Goal: Update the rows below by changing "ice cave" to "frozen cavern" and leaving everything else the same.

Extracted material:
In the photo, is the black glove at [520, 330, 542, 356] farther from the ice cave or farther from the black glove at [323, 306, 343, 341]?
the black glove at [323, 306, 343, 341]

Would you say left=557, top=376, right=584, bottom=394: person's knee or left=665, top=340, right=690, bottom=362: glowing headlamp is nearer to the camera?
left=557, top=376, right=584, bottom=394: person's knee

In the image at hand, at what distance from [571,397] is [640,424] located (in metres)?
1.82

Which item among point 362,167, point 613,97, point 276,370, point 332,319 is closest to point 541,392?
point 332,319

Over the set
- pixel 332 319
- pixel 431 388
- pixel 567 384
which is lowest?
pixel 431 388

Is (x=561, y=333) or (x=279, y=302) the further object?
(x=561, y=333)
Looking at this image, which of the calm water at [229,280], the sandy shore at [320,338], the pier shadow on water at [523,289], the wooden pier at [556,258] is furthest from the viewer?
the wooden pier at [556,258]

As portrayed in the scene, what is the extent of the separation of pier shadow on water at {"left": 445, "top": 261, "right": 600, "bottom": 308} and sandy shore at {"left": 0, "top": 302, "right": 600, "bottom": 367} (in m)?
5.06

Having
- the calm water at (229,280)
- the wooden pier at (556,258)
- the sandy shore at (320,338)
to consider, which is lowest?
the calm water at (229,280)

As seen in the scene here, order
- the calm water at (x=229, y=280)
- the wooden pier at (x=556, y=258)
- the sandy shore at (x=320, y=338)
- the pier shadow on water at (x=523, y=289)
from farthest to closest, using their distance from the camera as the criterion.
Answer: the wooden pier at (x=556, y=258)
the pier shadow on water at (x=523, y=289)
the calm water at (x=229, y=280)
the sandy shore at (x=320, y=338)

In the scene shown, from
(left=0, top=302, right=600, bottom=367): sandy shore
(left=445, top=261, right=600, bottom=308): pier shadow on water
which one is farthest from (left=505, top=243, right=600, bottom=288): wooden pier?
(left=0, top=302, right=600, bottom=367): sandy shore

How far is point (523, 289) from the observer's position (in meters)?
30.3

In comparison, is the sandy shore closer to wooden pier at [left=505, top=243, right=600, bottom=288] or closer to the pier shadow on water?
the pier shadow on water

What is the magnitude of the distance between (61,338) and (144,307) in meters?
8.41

Solution for this task:
In the photo, is the black glove at [520, 330, 542, 356] farther from the frozen cavern or farther from the black glove at [323, 306, 343, 341]?
the black glove at [323, 306, 343, 341]

Would you say left=557, top=376, right=584, bottom=394: person's knee or left=665, top=340, right=690, bottom=362: glowing headlamp is nearer to the camera?
left=557, top=376, right=584, bottom=394: person's knee

In the image at hand, at what distance from [571,397] is [640,424] located (in metres)?
1.82

Which item among point 362,167, point 613,97, point 276,370, point 332,319 is closest to point 541,392?
point 332,319

Over the set
- pixel 332 319
- pixel 431 388
- pixel 567 384
which is lowest?
pixel 431 388

Is (x=561, y=333) or (x=279, y=302) the further object?
(x=561, y=333)
Looking at this image, which of the calm water at [229,280], the sandy shore at [320,338], the pier shadow on water at [523,289], the wooden pier at [556,258] is furthest from the viewer?
the wooden pier at [556,258]

As portrayed in the scene, what is the extent of the separation of pier shadow on water at {"left": 445, "top": 261, "right": 600, "bottom": 308} and sandy shore at {"left": 0, "top": 302, "right": 600, "bottom": 367} (in m)?
5.06

Having
- the calm water at (229,280)
- the wooden pier at (556,258)
- the sandy shore at (320,338)
to consider, which is lowest?
the calm water at (229,280)

As seen in the scene here, order
- the calm water at (x=229, y=280)
- the wooden pier at (x=556, y=258)
- the sandy shore at (x=320, y=338)
- the pier shadow on water at (x=523, y=289)
from farthest to closest, using their distance from the camera as the criterion.
Answer: the wooden pier at (x=556, y=258)
the pier shadow on water at (x=523, y=289)
the calm water at (x=229, y=280)
the sandy shore at (x=320, y=338)

In the scene shown, from
(left=0, top=302, right=600, bottom=367): sandy shore
(left=445, top=261, right=600, bottom=308): pier shadow on water
which one is farthest from (left=505, top=243, right=600, bottom=288): wooden pier?
(left=0, top=302, right=600, bottom=367): sandy shore

How far is point (523, 289) from the observer's position (in meters)?
30.3

In comparison, is the sandy shore closer to wooden pier at [left=505, top=243, right=600, bottom=288] or closer to the pier shadow on water?
the pier shadow on water

What is the magnitude of the distance between (61,338) and (144,307) in meters?
8.41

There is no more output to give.